Depression, Writer’s Block… Kissing cousins?
Sometimes, telling a writer “Just write,” is like telling a barren woman, “Just conceive.” For many of us, lack of inspiration is serious business that goes beyond a shortage of will power or ideas. For many of us, Writer’s Block can be downright crippling.
I was given a couple of poetry exercise books for Xmas, the kind meant to help inspire you and get you writing. I only just now cracked one open – it’s been that kind of winter.
I’m very hopeful about getting something from these books; I was introduced to some of the exercises at the writing retreat in October, and went on to use them, successfully, for a week or so after, until the tsunami of real life reasserted itself. Le sigh…
Instead of sitting down to bang out some proto-poems, though, I found myself snorting at a comment in the first chapter, and ended up here with a mini-rant on the topic of blasé attitudes towards Writer’s Block. I guess you could say I was “inspired”…
The author starts out by confessing how he wasn’t writing much at all because he had no time and no inspiration. One of the things he says helped him overcome the problem was making lists of ideas. This, he says, eliminated all excuses because he could no longer “play the no inspiration card.”
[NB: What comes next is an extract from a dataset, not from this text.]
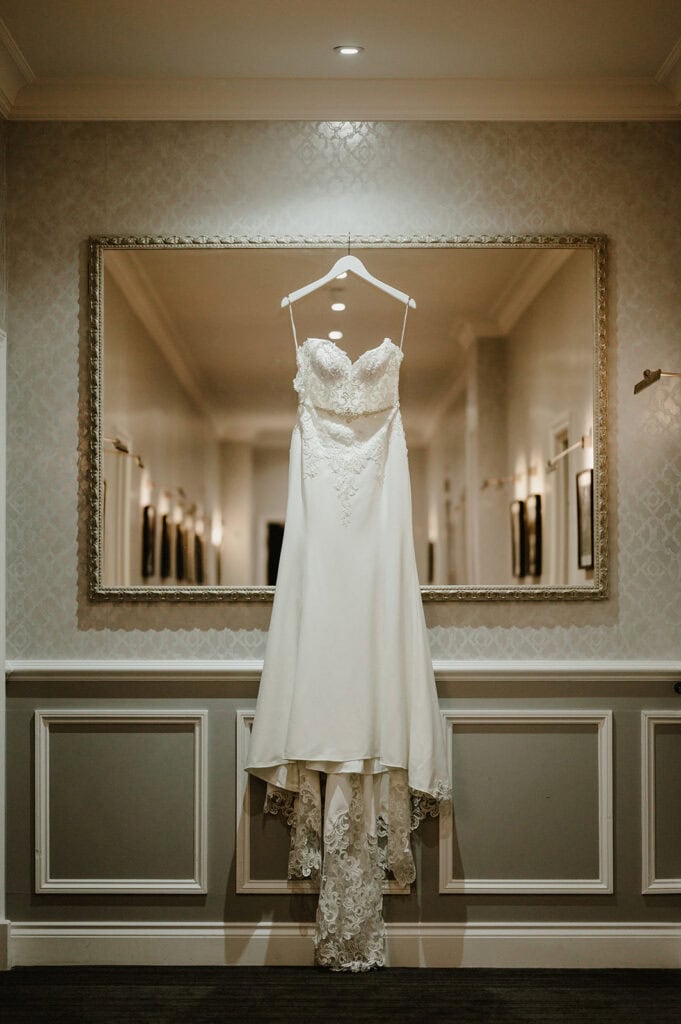 A strapless, white wedding dress with lace details hangs on a hanger in front of a large framed mirror. The dress features a fitted bodice and a flowing train with intricate lace at the bottom. The setting, reminiscent of the Hythe Imperial Hotel, is a hallway with elegant decor and soft lighting. Image by Pearce Wedding Photography.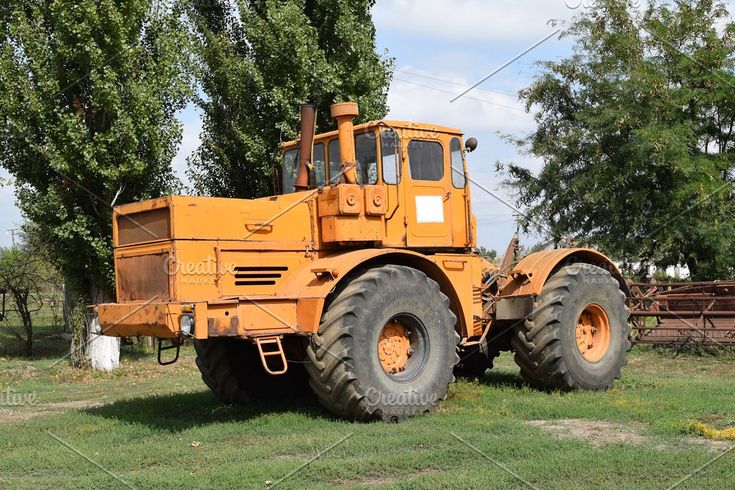 an orange tractor parked in the grass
While I can relate to the concept – and let me just say, I do think it’s a good idea, and I do it, too, and it helps – I just have to point out that having a list of “things to write about” is not the same as being inspired.
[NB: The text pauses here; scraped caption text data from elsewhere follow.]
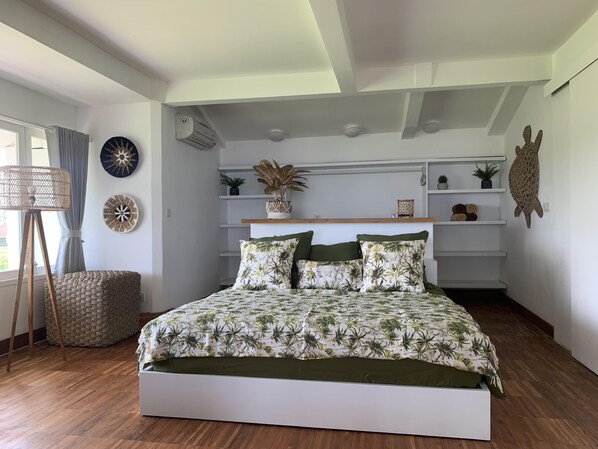A bedroom with a bed, a standing lamp, and shelves with decorative items. - Angel Bay by Triang Villas - Nazaré  (Tabanan)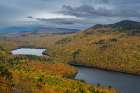 USA, Maine. Fall foliage and view of South Branch Ponds from Traveler Mountain, Baxter State Park. Art Print
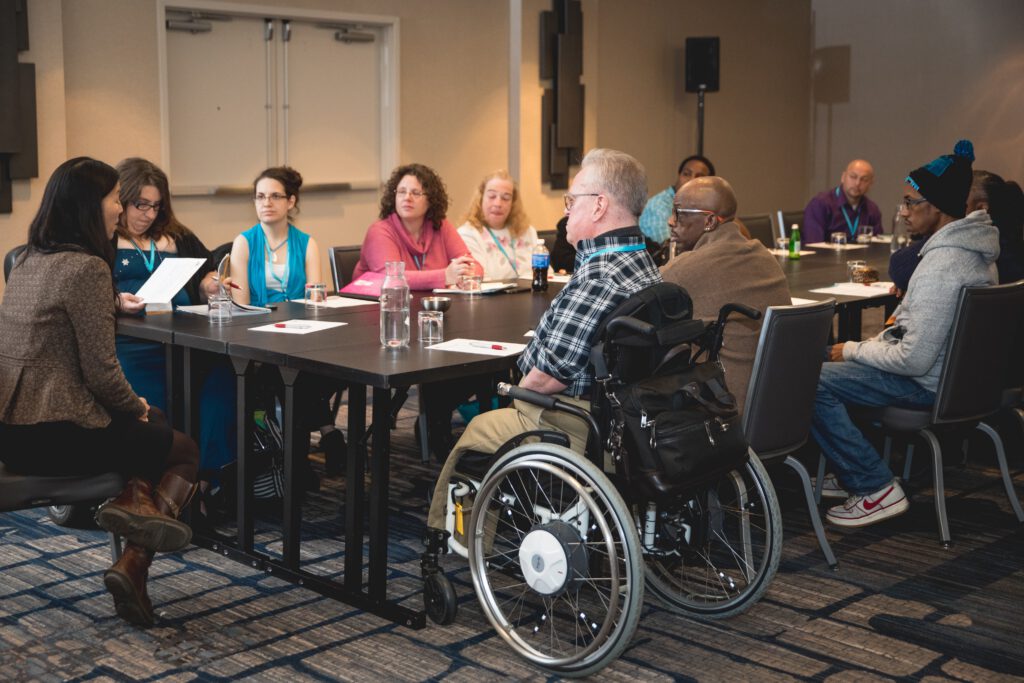 A diverse group of people sit around a conference table engaged in conversation.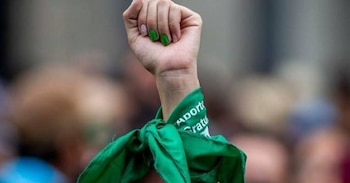 Primer plano de un puño levantado con la muñeca adornada con un pañuelo verde que dice "Aborto Legal Gratuito". Las uñas están pintadas de verde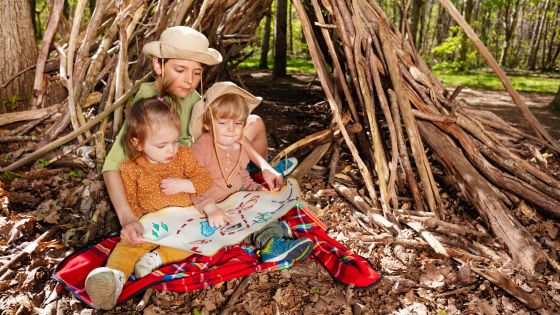 Three children sat together outside of a den made of sticks looking at a scavenger hunt map.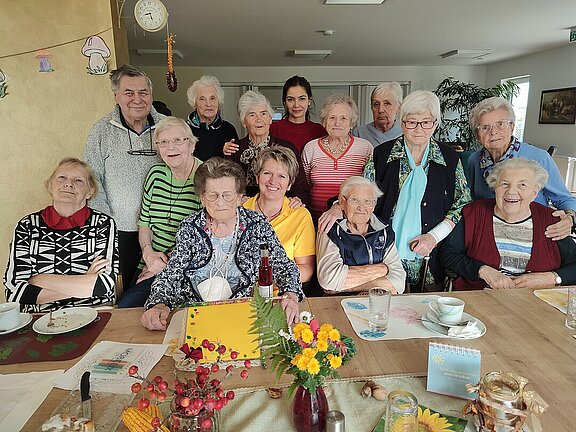 Eine Gruppe älterer Menschen sitzt im Tagesbetreuungszentrum mit den Betreuerinnen an einem Tisch auf dem sich selbst angefertigte Basteleien befinden.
For me, having an idea – a theme, a setting, a premise, a haiku moment – is just tinder. Yes, you can’t start a fire without it. But what else can’t you start a fire without?
That’s right, kiddies. A SPARK.
How cool is this picture?
And therein lies the real problem. The world is full of things to write “about”. Learning to see them is a skill, like anything else. It takes practice; writing lists, yes. Free association. Observation. Journaling, recording dreams, people watching, eavesdropping. Recently I overheard someone say, “Once you start thinking about crows, you see crows everywhere.”
Ideas are crows.
But even if you have so many crows you can’t step out of your house without tripping over one, it won’t make a bit of difference if you’re not inspired.
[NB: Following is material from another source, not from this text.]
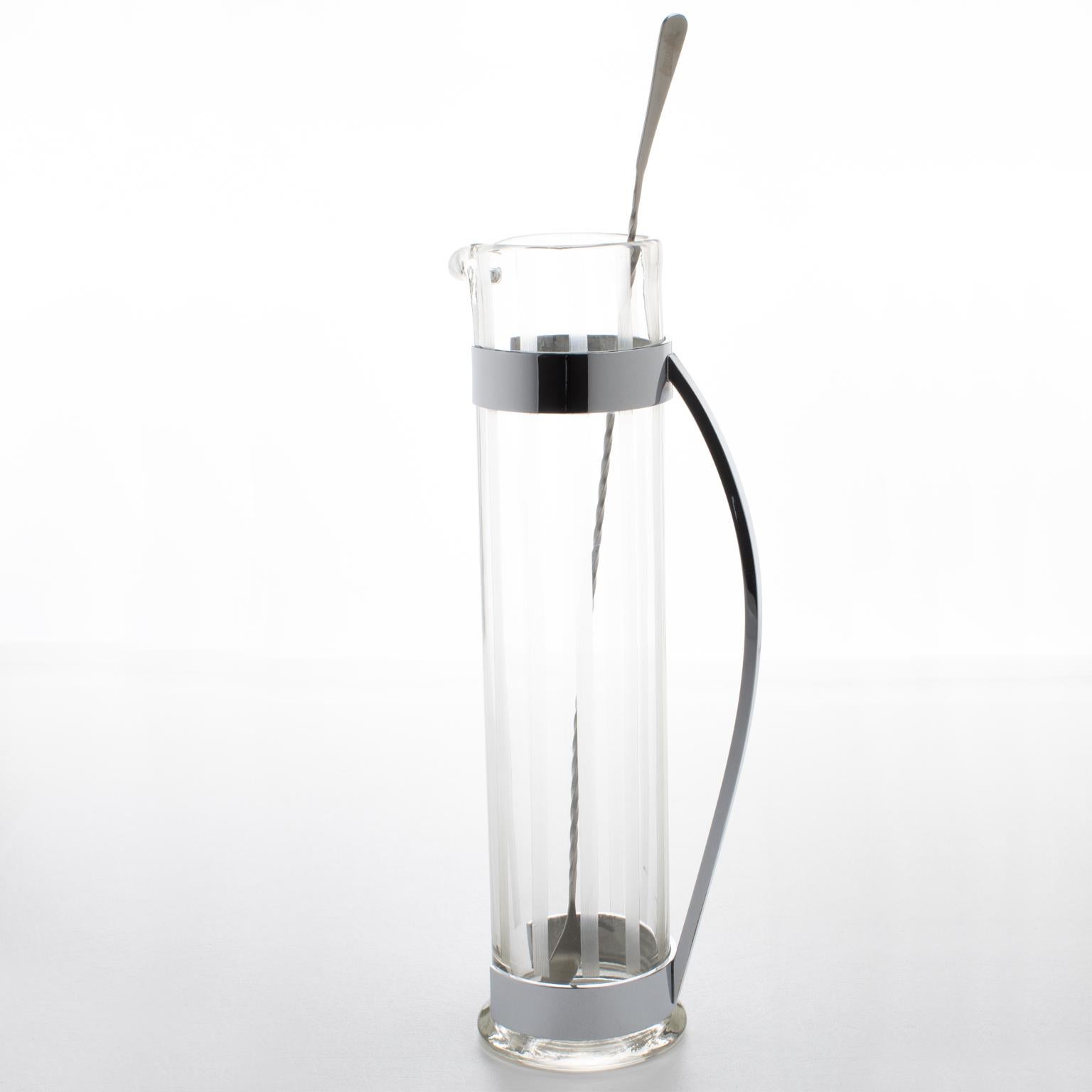 Hawkes Inc. diseñó esta magnífica jarra Art Decó americana de líneas aerodinámicas hacia 1940. El elegante diseño modernista extra alto presenta una jarra o mezclador de Martini soplado a mano y una larga cuchara agitadora. El cuerpo de cristal de
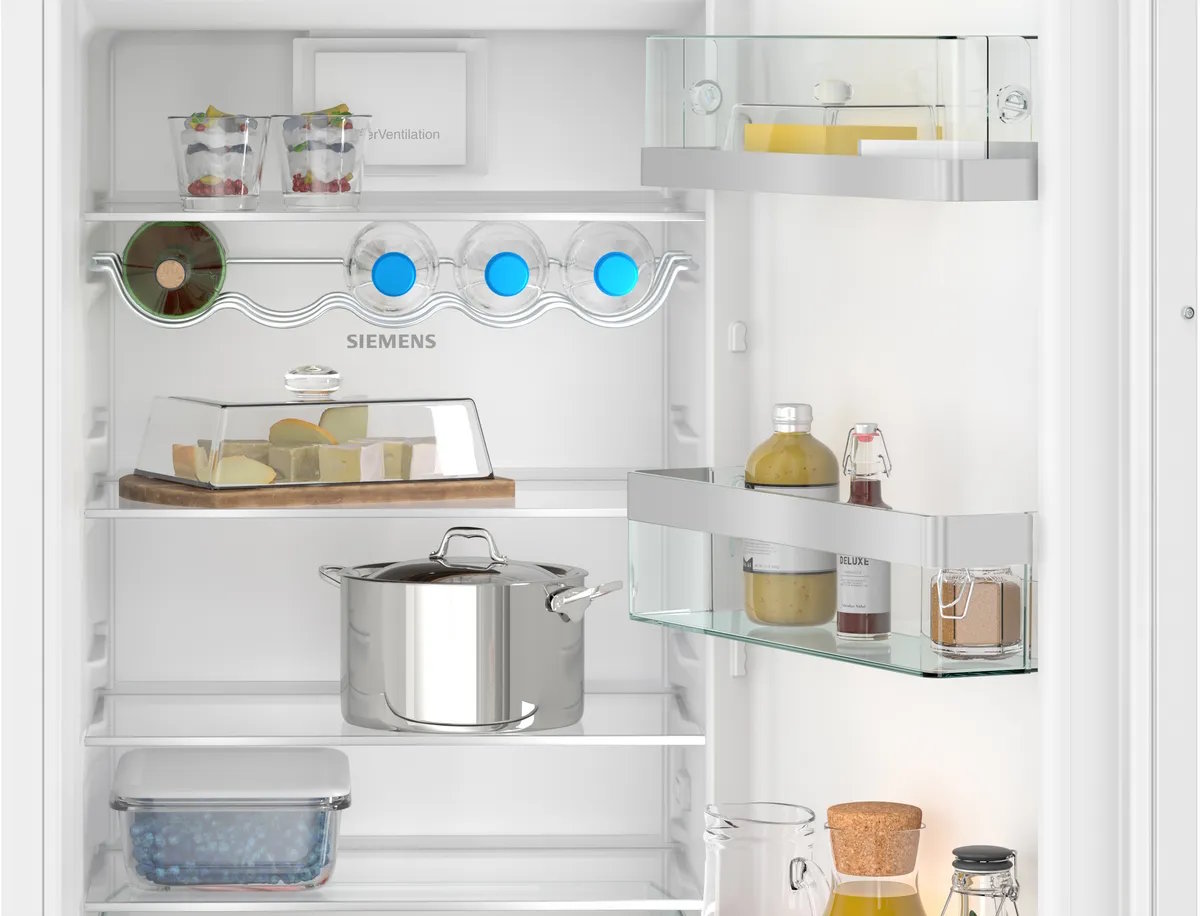 Interior view Siemens iQ500 fridge with glass shelves and lighting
Inspiration is another animal entirely. Inspiration is a non-quantifiable, I’ll-know-it-when-I-see-it, enigmatic THING. It’s either there, or it’s not. Inspiration is why I tend to poo-poo the “Write about a time that you were mad,” kind of prompts and the “Just Do It” sneaker philosophy of writing. Without inspiration, it’s all just tinder. Or… crows. Tinder crows.
So how DOES one set their crows on fire (now THERE’S an image for you). Obviously, the answer to that is different for everyone.
For me, it’s like seduction. Firstly, I don’t go for just any idea. I like the smart ones, the weird ones, the ones that most people overlook. The ones with lots of layers, inner meaning, a Jungian’s fantasy.
Secondly, it takes time. I like to flirt with an idea for a long time. Sometimes days. Sometimes years. I like a slow burn.
And the final payoff? Let’s just say it’s a magic combination of timing, setting, opportunity, and mood. And coffee, or a cigarette, or… something to put in my mouth. I’ll just leave the rest to your imagination.
Step One: Write a List. Step Two: … Step Three: Inspiration.
But that’s just me. For you, it might be something totally different. Maybe lists ARE your thing – that neat, orderly, tantalizingly visual representation of thought. Of… possibility.
Or maybe you’re into butterflies. I mean, whatever – to each their own! My point is just that, as writers, we are all keenly aware of how personal the creative process is.
No matter what we write, or how, we invest so much of ourselves in it. We are all beautiful unique snowflakes and, as it happens, some of us snowflakes have Writer’s Block and it sucks, so shut up with your platitudes already and have some compassion.
My snowflake is cranky when she doesn’t write.